• Directions: Copy out every line of the listing below word for word, leaving out the pictures.
#####
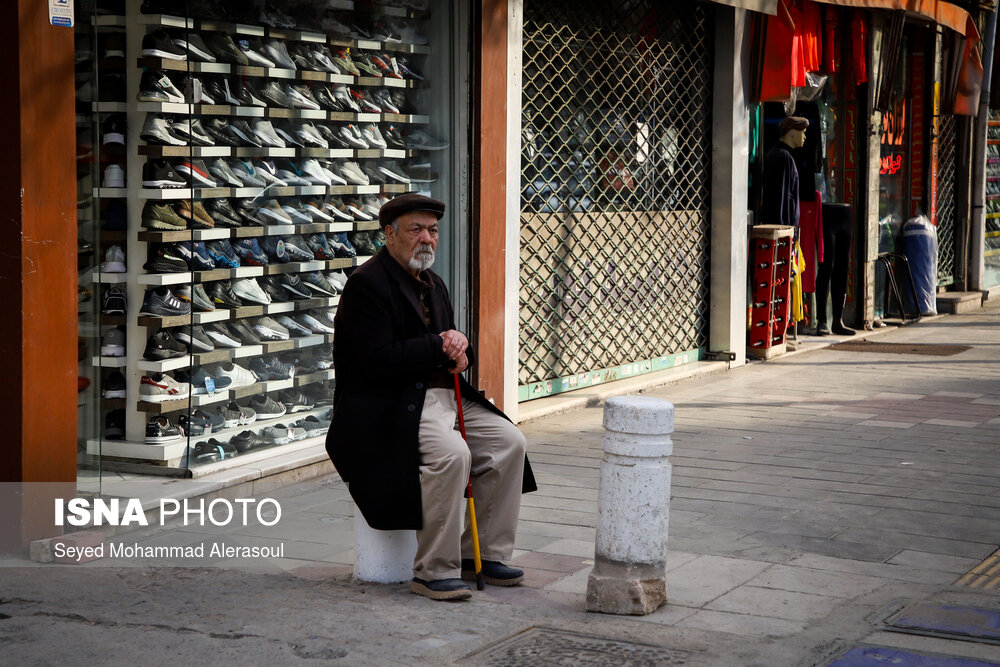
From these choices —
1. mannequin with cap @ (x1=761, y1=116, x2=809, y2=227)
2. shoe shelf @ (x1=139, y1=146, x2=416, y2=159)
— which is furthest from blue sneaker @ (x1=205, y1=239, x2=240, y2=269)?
mannequin with cap @ (x1=761, y1=116, x2=809, y2=227)

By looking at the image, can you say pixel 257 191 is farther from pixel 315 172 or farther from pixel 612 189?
pixel 612 189

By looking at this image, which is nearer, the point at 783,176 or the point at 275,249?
the point at 275,249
#####
• The response:
From these choices —
1. mannequin with cap @ (x1=761, y1=116, x2=809, y2=227)
2. shoe shelf @ (x1=139, y1=146, x2=416, y2=159)
— which is furthest from blue sneaker @ (x1=205, y1=239, x2=240, y2=269)?
mannequin with cap @ (x1=761, y1=116, x2=809, y2=227)

By looking at the image, can you say pixel 257 191 is farther from pixel 315 172 or farther from pixel 612 189?
pixel 612 189

By looking at this image, which is nearer, the point at 783,176 or the point at 275,249?
the point at 275,249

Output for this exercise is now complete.